The Bruins are a humble group of players, and Seidenberg ranks high in that category. He doesn't like to talk about himself and describes his game in an interesting way.

"It's pretty boring, pretty steady," Seidenberg said. "It's not crazy. I like to take care of my own end first and hopefully get some offense here and there. It's been pretty good, but there's always room for improvement. I would like to get going a little more offensively by getting more shots through, and hopefully that will come."

Becoming a mentor for rookie defenseman Dougie Hamilton is another important contribution Seidenberg is making this season.

"It's been real easy. [Hamilton]'s been developing great so far," Seidenberg said. "He's very poised with the puck, he makes great outlet passes and he skates effortlessly. He's learning every game. He's been better every game and he's been making good plays on the power play, so it's been all positive so far."

Hamilton's start in the NHL has been impressive, and his transition to the pro game has been a smooth one so far. Still, he's going to make mistakes, and the few times he has this season, Seidenberg has been there to back up his partner. The veteran admits he hasn't changed his style of play because he's not worried about Hamilton.

"It's pretty much the same," Seidenberg said. "I'm a pretty conservative player. It doesn't matter if it's him, or [Joe] Corvo or [Tomas] Kaberle in years before. It's the same kind of approach, and it's not changing."

Hamilton's approach this season has been a simple one. He's playing his style of game while trying to master the team's defensive systems. The 19-year-old blueliner is learning from all of his teammates, and Seidenberg's work ethic on and off the ice has been a focal point for Hamilton.

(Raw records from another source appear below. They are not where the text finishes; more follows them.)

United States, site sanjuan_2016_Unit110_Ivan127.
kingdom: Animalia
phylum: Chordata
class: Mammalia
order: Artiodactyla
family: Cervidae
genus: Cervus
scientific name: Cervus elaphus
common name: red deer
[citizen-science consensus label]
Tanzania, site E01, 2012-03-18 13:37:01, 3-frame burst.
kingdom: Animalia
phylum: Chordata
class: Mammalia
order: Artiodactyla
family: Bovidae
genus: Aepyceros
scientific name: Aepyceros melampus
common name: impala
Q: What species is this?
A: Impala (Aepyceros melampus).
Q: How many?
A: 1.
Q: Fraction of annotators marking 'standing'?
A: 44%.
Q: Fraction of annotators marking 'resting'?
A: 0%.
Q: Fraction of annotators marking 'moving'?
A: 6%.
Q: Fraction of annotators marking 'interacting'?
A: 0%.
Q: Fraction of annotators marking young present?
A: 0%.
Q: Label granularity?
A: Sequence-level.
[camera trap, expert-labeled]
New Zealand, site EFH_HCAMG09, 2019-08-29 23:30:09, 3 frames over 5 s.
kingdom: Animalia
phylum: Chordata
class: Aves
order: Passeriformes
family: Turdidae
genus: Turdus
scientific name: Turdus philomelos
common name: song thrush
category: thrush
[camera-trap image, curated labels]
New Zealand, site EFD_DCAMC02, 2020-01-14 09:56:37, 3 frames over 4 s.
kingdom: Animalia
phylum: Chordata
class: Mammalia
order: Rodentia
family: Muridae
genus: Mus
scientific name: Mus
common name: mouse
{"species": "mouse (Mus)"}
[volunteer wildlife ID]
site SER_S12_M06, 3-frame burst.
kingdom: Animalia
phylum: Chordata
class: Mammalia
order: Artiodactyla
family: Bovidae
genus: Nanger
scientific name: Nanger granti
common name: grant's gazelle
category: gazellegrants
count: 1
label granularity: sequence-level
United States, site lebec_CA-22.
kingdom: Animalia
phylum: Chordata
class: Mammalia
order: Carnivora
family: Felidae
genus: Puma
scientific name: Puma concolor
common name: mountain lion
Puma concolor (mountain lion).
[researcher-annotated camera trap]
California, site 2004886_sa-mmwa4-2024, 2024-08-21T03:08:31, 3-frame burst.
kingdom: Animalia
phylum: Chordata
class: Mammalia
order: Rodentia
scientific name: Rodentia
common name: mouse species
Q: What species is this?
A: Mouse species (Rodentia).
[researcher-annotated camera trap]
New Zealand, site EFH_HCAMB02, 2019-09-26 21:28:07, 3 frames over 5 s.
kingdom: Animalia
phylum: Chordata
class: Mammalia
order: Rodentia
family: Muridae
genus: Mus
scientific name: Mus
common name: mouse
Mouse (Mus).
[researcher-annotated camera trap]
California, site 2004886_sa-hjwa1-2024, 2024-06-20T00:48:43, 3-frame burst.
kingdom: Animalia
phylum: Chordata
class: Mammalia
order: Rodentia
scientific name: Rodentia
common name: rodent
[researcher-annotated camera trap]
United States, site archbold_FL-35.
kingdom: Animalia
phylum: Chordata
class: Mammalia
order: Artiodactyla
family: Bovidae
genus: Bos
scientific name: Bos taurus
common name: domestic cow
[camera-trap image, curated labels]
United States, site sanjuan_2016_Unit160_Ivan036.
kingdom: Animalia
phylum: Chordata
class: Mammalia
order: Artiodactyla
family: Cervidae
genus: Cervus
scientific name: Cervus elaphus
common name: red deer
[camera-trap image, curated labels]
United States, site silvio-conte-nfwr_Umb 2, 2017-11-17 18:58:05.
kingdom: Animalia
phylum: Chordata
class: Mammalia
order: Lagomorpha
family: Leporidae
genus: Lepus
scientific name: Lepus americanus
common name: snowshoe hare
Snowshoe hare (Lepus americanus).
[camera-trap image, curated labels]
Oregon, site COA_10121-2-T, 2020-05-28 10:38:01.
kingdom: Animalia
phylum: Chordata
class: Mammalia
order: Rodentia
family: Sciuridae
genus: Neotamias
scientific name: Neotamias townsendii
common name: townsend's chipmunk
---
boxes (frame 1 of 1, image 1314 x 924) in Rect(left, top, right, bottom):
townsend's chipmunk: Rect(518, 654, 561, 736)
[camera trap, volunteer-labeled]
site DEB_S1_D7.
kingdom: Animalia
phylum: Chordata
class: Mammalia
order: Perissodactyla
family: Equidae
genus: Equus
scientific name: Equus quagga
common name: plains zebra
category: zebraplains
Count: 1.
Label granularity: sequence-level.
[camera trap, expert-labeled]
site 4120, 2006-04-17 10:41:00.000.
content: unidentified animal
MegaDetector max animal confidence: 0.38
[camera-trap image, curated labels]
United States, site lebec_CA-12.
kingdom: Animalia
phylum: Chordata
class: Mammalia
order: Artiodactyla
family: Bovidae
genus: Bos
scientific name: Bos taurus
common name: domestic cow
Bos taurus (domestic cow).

"He's definitely real professional how he takes care of himself, preparing and stuff like that," Hamilton said. "On the ice, too, how hard he works in his battles and how well he moves the puck. I've learned a lot."

When Seidenberg first arrived in Boston in the spring of 2010, he played only 17 games before he suffering a nasty injury when he lacerated a tendon in his left forearm and missed the playoffs. His presence was surely missed, as the Bruins lost in the Eastern Conference semifinals to the Philadelphia Flyers after holding a 3-0 series lead.

He's been instrumental every season since, and he's continuing that streak in 2013. The 31-year-old Seidenberg will become an unrestricted free agent after the 2013-14 season, and it wouldn't be a surprise if he remains in Boston.